Granger decides to retire and escape to Guatemala with Gail, but first he sets out to collect what is owed to him. With the help of Gail and Chippie, he taps into a phone line at a mob betting parlor in Las Vegas and pulls off a pass-post swindle, intercepting and taping race results to be rebroadcast after a two-minute delay, giving Gail and Chippie time to place substantial bets on the foregone winning horses. Chippie, however, is recognized by a man who bears a grudge against Granger. He tells Stephans, who has Chippie brought to him, and learns where Granger can be found. Stephans passes the information along to Wright, content to let the police rid him of a troublesome colleague.

With the police closing in, Granger and Gail flee to Boulder Dam, trying to cross the state line to get out of Wright's jurisdiction, but encounter a roadblock. They join a tour group and descend into the dam. Gail collapses from fatigue while running, Granger is shot and apparently killed before he can find his way to the Arizona side.

==Cast==
- Edmond O'Brien as Mal Granger
- Joanne Dru as Gail Mason
- Otto Kruger as Carl Stephans
- Barry Kelley as Vince Walters
- Dorothy Patrick as Trudy Maxwell
- Don Porter as Larry Mason
- Howard St. John as Lieutenant Pete Wright
- Robert Osterloh as Gizzi
- Sammy White as Chippie Evans
- Cleo Moore as Mal's date (uncredited)
- Harry Lauter as man at the bar

==Reception==
In a contemporary review, New York Times film critic Bosley Crowther panned the film, writing: "Despite some considerable advertising of 711 Ocean Drive as a daring and courageous revelation of the big bookmaking and gambling syndicates, this modest Columbia melodrama ... is no more than an average crime picture with some colorful but vague details thrown in. Certainly, no one who reads the papers with a fairly retentive eye can have any less comprehension of the gambling racket than is illustrated here. ... In short, this little picture, conventionally written but well photographed, does no more than any gangster picture in reminding us that gangsters are crooks."

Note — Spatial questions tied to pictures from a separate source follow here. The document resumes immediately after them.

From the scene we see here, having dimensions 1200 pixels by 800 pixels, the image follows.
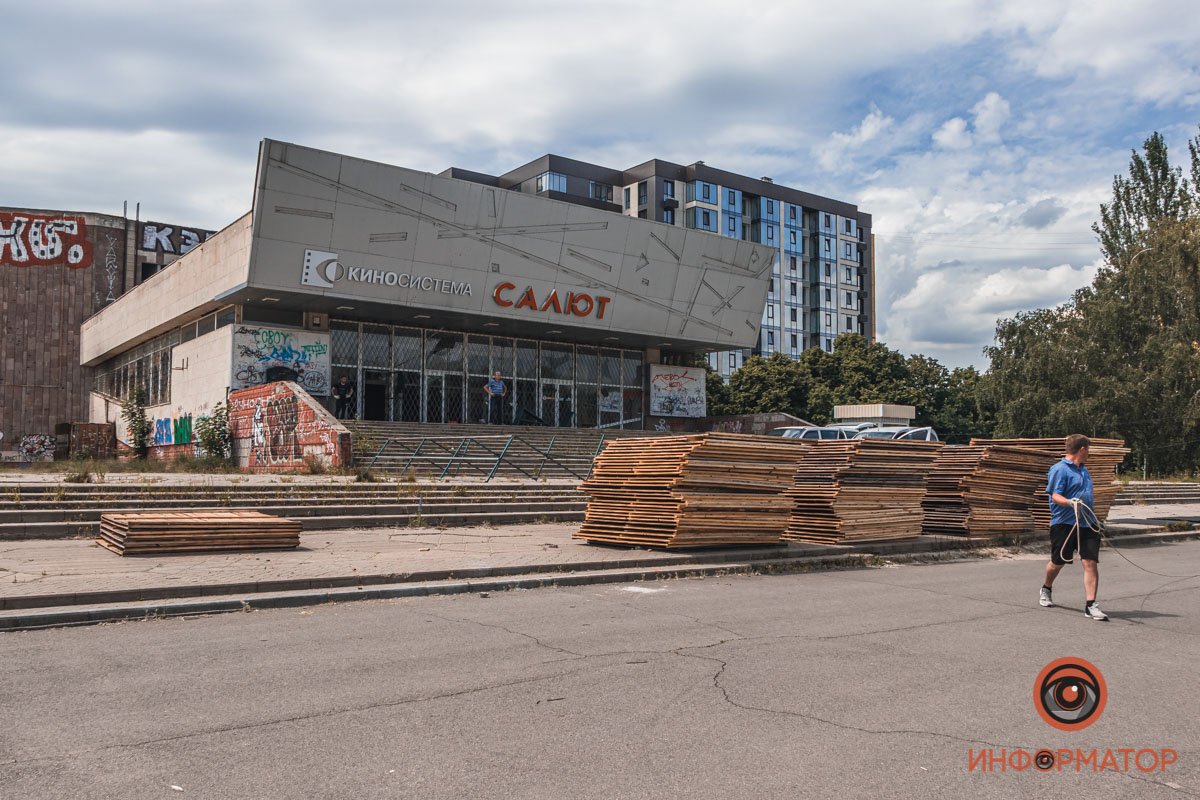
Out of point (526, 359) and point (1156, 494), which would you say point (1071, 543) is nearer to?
point (1156, 494)

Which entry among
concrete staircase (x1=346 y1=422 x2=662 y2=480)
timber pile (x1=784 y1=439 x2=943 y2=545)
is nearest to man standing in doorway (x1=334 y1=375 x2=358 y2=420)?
concrete staircase (x1=346 y1=422 x2=662 y2=480)

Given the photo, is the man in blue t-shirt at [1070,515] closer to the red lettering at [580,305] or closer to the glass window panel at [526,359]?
the red lettering at [580,305]

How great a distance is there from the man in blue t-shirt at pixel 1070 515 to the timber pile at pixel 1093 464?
7269 mm

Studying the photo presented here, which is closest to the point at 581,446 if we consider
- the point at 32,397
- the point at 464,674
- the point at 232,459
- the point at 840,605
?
the point at 232,459

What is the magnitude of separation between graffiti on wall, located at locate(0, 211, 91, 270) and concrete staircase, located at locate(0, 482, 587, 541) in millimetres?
35365

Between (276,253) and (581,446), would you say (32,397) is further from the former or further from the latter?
(581,446)

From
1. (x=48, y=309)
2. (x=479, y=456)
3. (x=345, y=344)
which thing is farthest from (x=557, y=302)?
(x=48, y=309)

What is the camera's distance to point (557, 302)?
36.0 m

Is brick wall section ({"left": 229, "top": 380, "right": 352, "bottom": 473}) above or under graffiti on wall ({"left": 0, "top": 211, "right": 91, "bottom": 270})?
under

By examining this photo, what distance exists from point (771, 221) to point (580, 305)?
64252 millimetres

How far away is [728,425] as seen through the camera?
4134cm

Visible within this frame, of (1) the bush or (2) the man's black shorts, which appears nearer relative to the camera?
(2) the man's black shorts

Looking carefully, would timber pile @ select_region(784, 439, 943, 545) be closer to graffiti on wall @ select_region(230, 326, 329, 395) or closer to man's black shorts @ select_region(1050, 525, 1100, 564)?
man's black shorts @ select_region(1050, 525, 1100, 564)

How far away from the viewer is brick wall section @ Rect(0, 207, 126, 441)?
45.8 m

However, Variety wrote well of the film: "Operations of the syndicates are given a realistic touch by the screenplay, and Joseph M. Newman's direction keeps the action at a fast pace. O'Brien is excellent as the hot-tempered, ambitious young syndicate chief."

Director Joseph M. Newman remarked: "[I]t was a tremendously successful picture ... that got good reviews and the studios all liked it. After that picture I was in great demand." Following his work on 711 Ocean Drive, Newman signed a two-year contract with Twentieth Century-Fox.